Die Reaktion des US-Kongresses ließ dann auch nicht lange auf sich warten: Es handle sich "um ein weiteres hirnloses Zugeständnis" gegenüber einer brutalen Diktatur, erklärte der Sprecher des US-Repräsentantenhauses, der Republikaner John Boehner unmittelbar nach der Ankündigung. Er wenn "das kubanisches Volk in Freiheit lebt", könne man über eine Normalisierung der Beziehungen zu der Karibikinsel sprechen. Er glaube nicht, dass der Kongress einer Aufhebung des Embargos zustimmen werde, erkläret Boehners Parteikollege, der Exilkubaner Marco Rubio gegenüber "Fox News".

Positiver waren die Reaktionen von anderer Seite: Papst Franziskus, der angab Briefe an beide Staatschefs geschrieben zu haben, gratulierte zur "historischen Entscheidung". Anerkennung kam auch vom südamerikanischen Wirtschaftsbündnis Mercosur, dem Argentinien, Brasilien, Uruguay, Paraguay, Venezuela und Bolivien angehören. Die scheidende Mercosur-Präsidentin und argentinische Staatschefin Cristina Fernandez de Kirchner äußerte "tiefen Respekt" vor der Würde des kubanischen Volkes und der Regierung in Havanna, die ihre Ideale hochgehalten hätten und nun die Beziehungen zu den USA normalisierten. "Es sah so aus, als würden wir das nicht (mehr) sehen", erklärte Kirchner, die in dem argentinischen Ort Parana ihre Mercosur-Amtskollegen empfing. Der US-Kritiker und Kuba-Verbündete Nicolas Maduro sprach von einem historischen Sieg des kubanischen Volkes, erkannte aber auch die "mutige Geste" von US-Präsident Barack Obama an. Dies sei vielleicht der wichtigste Schritt in seiner Präsidentschaft.

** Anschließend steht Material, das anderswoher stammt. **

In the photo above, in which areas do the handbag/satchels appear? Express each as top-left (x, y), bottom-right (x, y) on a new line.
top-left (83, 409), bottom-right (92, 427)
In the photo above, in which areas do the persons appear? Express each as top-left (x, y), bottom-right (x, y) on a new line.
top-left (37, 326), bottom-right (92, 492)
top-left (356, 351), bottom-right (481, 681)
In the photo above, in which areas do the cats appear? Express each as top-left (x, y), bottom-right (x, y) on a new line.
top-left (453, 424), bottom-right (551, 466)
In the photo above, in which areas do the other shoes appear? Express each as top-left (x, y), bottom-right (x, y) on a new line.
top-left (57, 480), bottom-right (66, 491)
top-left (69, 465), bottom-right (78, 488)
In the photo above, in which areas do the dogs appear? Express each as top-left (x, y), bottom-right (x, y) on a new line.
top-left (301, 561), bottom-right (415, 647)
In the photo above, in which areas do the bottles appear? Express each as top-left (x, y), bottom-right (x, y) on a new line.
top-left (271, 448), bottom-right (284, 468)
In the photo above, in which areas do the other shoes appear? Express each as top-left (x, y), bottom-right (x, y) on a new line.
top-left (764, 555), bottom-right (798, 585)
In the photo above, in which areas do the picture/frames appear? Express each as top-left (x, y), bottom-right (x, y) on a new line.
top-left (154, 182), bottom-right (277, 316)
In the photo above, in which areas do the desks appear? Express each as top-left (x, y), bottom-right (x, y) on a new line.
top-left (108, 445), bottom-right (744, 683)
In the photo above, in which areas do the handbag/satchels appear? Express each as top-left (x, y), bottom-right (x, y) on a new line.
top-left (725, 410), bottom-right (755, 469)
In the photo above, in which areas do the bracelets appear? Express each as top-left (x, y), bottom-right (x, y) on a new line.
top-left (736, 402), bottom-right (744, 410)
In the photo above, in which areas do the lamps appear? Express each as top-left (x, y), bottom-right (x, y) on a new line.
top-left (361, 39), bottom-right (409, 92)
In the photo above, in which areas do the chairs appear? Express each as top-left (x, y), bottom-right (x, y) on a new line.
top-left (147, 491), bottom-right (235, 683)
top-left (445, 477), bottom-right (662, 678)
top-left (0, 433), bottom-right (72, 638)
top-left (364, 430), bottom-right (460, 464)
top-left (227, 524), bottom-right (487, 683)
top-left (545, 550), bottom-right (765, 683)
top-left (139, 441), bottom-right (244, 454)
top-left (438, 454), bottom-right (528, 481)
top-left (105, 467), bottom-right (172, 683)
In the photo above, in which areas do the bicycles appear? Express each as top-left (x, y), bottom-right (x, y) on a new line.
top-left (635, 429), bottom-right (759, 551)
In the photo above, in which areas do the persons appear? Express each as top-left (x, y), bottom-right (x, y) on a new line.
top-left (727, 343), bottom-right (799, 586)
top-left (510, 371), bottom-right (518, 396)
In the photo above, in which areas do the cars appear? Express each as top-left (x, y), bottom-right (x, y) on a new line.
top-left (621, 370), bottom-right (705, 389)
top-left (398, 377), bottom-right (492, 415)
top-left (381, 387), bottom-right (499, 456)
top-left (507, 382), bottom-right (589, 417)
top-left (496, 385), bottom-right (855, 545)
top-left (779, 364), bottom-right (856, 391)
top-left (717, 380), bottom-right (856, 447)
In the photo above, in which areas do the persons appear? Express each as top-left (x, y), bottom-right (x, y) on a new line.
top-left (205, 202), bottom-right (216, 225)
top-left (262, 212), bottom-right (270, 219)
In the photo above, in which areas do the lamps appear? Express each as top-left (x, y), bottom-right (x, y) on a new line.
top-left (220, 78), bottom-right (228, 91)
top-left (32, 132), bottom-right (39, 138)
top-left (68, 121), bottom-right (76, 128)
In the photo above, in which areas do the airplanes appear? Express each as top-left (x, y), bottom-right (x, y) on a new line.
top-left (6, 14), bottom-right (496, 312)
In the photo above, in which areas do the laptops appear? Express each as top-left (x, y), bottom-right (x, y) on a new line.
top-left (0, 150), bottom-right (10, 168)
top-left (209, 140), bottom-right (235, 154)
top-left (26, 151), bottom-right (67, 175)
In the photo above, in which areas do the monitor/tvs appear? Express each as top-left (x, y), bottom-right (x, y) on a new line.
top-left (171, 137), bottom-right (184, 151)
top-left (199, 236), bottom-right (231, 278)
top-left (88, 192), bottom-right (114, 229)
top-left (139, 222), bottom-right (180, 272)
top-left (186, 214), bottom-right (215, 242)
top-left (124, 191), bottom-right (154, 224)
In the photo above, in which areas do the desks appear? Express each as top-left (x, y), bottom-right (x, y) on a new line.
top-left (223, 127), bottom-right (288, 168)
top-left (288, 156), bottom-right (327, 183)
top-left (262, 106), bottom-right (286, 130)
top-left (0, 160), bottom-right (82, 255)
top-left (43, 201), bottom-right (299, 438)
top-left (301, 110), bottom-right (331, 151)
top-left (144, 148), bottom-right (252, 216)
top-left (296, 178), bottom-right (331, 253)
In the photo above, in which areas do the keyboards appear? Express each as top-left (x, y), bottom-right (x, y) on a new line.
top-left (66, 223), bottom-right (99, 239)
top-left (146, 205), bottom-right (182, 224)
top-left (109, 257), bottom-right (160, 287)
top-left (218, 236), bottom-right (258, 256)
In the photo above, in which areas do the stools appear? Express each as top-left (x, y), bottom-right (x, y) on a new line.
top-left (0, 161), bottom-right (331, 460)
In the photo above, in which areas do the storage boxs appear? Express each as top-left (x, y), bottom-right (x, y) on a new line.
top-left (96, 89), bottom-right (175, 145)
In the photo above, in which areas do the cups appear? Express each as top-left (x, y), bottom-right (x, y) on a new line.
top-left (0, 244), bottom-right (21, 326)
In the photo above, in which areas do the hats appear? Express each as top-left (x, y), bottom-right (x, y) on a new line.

Treffen auf hoher diplomatischer Ebene sollen nun die Normalisierung der Beziehungen vorantreiben, unter anderem durch einen Besuch der US-Diplomatin Roberta Jacobson in Kuba. Washington und Havanna wollen dem Weißen Haus zufolge künftig bei Themen wie Terrorismusbekämpfung und Drogenschmuggel zusammenarbeiten. Die USA hatten zuvor bereits die Bemühungen Kubas im Kampf gegen die Ebola-Epidemie gelobt. Finanzgeschäfte sollen erleichtert und US-Kreditkarten auf der Karibikinsel künftig wieder zugelassen werden.